Mimi Murray 2007-2008

Title of Humanics Lecture
Our Great Adventure in Education: The Whole Story

Earned Degrees
B.S., Springfield College, 1961
M.S., Springfield College, 1967
Ph.D., University of Connecticut, 1976

Final Title at Springfield College

Professor of Exercise Science and Sport Studies

Short statement that describes what it means to be a Distinguished Professor of Humanics:

Being a Humanics professor is a community acknowledgment of an individual's commitment to Springfield College through service and dedication to the Humanics philosophy . . . a "lived" philosophy. It is an honor and capstone of one's life and career. At Springfield College most are aware of Gulick's symbol of Humanics. . . . an equilateral triangle: two sides of body and mind leading up to and supporting the third side or top, spirit. Often omitted though is a circle encapsulating the triangle. The circle symbolizes the "WHOLE" person . . . a unity of mind, body, and spirit, a complete person.

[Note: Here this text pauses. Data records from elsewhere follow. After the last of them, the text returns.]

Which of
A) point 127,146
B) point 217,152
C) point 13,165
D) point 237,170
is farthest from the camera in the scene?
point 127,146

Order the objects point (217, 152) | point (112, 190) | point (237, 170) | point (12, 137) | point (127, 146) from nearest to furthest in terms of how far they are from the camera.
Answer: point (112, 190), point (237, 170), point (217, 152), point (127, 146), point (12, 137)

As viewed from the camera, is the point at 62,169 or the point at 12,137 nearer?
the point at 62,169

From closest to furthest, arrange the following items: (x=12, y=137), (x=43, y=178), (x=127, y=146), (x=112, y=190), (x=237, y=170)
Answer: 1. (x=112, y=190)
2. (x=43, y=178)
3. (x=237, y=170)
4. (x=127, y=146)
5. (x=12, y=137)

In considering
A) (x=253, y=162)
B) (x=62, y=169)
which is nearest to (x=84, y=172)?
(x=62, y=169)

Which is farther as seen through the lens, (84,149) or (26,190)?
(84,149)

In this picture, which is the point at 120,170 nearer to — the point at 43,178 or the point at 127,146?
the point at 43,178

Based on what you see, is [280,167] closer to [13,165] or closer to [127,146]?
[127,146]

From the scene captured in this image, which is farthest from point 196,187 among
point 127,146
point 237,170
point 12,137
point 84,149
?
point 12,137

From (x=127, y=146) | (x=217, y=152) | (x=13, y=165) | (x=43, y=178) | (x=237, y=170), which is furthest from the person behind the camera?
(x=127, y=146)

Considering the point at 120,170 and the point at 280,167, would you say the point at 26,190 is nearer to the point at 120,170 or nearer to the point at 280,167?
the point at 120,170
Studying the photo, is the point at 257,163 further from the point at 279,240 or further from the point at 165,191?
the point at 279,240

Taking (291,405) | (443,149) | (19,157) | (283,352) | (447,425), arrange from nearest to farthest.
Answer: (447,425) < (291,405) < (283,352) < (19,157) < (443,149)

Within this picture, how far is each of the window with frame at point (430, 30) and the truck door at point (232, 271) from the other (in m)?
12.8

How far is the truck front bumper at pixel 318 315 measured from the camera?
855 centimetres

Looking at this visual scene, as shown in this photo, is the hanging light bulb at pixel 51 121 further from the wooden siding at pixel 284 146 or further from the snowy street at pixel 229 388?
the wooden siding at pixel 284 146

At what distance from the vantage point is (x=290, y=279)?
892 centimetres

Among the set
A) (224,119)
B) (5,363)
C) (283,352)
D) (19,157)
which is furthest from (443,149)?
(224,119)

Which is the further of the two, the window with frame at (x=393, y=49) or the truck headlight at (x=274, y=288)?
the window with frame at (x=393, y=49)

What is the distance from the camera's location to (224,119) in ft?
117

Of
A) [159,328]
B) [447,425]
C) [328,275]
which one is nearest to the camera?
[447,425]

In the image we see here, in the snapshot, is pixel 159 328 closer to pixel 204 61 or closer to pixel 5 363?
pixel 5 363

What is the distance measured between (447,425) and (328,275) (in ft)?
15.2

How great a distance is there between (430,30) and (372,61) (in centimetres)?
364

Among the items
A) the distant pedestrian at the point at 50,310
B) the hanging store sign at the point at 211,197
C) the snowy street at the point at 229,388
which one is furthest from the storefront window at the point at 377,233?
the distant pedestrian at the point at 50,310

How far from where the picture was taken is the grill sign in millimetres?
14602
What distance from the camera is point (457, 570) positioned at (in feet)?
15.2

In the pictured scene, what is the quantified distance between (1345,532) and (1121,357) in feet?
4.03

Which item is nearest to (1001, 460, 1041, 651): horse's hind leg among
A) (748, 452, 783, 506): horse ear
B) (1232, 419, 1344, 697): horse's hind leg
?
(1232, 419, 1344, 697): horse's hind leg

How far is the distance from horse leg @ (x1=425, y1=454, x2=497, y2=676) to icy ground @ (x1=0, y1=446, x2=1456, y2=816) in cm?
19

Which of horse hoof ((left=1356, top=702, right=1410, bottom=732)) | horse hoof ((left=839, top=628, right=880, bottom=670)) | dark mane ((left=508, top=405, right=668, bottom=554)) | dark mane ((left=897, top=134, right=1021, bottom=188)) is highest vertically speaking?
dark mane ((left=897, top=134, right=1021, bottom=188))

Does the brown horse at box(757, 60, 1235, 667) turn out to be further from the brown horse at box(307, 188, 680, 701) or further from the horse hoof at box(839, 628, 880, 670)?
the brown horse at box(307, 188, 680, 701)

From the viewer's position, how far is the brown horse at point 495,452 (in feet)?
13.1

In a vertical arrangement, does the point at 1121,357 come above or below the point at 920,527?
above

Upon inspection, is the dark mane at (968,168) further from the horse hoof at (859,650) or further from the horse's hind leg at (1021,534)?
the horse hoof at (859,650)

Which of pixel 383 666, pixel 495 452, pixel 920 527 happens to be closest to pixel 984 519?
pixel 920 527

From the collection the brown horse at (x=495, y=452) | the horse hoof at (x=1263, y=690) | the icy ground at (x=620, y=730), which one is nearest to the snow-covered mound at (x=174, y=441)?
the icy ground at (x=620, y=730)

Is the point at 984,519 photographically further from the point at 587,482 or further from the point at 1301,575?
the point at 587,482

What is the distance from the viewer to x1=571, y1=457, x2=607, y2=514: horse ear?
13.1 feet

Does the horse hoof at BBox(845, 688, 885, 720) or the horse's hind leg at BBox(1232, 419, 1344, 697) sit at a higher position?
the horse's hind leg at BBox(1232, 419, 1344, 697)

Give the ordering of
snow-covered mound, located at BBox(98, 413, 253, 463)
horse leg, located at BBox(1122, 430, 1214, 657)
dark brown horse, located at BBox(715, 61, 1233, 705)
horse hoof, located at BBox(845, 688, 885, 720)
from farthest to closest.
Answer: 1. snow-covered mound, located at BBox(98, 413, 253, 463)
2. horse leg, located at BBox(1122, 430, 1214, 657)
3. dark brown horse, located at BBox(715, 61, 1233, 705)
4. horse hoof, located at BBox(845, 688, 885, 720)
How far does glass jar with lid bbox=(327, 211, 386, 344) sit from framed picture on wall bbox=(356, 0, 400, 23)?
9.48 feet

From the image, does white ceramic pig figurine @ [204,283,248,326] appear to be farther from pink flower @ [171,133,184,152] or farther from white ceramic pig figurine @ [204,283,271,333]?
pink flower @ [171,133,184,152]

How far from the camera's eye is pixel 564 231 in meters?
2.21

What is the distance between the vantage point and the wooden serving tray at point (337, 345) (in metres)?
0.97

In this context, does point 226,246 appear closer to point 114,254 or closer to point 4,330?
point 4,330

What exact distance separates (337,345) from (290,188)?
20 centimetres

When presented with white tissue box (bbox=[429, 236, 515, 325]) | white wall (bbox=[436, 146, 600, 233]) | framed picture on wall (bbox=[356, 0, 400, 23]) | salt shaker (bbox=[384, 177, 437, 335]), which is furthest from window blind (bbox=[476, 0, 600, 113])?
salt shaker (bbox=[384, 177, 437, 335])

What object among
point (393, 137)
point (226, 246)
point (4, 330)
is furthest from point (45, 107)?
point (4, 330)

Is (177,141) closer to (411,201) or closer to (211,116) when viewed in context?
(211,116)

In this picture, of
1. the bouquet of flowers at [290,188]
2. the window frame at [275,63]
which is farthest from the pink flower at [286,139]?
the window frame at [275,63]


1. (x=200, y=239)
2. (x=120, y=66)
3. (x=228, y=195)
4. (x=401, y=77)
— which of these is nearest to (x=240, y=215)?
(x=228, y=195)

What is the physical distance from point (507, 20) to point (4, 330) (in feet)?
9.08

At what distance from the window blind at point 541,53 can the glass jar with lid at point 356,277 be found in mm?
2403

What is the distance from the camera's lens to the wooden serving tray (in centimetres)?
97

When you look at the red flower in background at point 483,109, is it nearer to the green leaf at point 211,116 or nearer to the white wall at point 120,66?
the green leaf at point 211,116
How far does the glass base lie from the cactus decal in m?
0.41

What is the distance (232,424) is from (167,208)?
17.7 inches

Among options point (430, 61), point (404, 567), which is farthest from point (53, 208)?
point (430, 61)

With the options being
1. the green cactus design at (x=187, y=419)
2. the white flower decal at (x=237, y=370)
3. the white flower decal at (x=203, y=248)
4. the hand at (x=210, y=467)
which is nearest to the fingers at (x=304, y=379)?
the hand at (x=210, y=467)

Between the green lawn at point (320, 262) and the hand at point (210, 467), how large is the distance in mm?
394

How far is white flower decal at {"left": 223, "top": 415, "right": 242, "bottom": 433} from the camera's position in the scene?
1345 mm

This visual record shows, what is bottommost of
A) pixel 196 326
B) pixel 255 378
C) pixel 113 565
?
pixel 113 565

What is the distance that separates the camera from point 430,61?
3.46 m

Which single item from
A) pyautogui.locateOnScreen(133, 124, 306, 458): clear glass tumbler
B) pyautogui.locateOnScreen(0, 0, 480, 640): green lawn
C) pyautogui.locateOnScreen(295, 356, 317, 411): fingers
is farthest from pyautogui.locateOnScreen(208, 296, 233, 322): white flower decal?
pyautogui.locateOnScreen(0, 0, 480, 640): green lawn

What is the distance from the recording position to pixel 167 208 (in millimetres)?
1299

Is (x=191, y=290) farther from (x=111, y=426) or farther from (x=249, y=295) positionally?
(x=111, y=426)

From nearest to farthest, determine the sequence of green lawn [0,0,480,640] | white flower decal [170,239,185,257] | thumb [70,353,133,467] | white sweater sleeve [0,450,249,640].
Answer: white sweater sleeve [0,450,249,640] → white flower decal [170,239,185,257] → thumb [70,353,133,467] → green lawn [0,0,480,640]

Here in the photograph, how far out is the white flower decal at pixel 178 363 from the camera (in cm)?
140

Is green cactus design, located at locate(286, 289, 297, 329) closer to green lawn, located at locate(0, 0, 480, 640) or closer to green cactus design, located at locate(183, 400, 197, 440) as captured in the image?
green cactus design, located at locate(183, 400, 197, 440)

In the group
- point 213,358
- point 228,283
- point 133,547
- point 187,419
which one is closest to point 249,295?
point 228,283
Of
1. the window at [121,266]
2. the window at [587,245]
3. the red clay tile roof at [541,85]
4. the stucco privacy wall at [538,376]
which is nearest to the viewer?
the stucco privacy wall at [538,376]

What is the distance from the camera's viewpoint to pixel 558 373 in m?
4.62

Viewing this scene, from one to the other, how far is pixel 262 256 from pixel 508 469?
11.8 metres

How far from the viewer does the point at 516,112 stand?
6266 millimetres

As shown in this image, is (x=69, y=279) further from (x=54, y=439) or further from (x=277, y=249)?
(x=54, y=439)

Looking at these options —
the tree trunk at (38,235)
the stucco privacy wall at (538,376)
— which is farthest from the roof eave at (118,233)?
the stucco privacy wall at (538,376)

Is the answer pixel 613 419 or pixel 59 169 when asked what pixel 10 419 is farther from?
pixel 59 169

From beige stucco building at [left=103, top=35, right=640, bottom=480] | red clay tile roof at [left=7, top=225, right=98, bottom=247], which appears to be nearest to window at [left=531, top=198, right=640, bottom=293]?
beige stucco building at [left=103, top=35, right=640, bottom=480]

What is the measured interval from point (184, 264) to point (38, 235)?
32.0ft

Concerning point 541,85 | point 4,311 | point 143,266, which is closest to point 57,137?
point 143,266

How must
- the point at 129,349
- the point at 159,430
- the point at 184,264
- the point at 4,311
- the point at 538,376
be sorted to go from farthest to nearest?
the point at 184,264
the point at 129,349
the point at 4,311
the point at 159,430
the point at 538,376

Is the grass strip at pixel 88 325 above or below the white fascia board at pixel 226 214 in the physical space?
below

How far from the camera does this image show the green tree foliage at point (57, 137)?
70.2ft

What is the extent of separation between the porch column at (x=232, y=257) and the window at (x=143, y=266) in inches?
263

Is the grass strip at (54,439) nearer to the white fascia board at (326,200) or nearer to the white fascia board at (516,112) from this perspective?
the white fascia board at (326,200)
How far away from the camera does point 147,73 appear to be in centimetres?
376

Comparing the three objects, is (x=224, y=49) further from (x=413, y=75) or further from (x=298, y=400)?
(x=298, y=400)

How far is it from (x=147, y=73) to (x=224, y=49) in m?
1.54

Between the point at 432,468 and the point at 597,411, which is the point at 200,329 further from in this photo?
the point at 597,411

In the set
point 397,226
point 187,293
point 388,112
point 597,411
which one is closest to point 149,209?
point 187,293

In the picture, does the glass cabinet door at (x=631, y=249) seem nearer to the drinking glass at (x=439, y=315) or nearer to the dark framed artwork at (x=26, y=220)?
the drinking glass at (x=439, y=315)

Short statement that describes how you continued to live the Humanics mission after your year as Distinguished Professor of Humanics:

Aspiring to the lived Humanics is a challenge, not always achieved, but I have become ever more dedicated to doing so. Through living the Humanics philosophy, the well-lived life is possible. Included in this endeavor is finding joy in self and others, being kind, inclusive, behaving fairly and with honesty while actively participating in the world community. Humanics requires ACTION while "Follow(ing) truth to wisdom" (SC alma mater).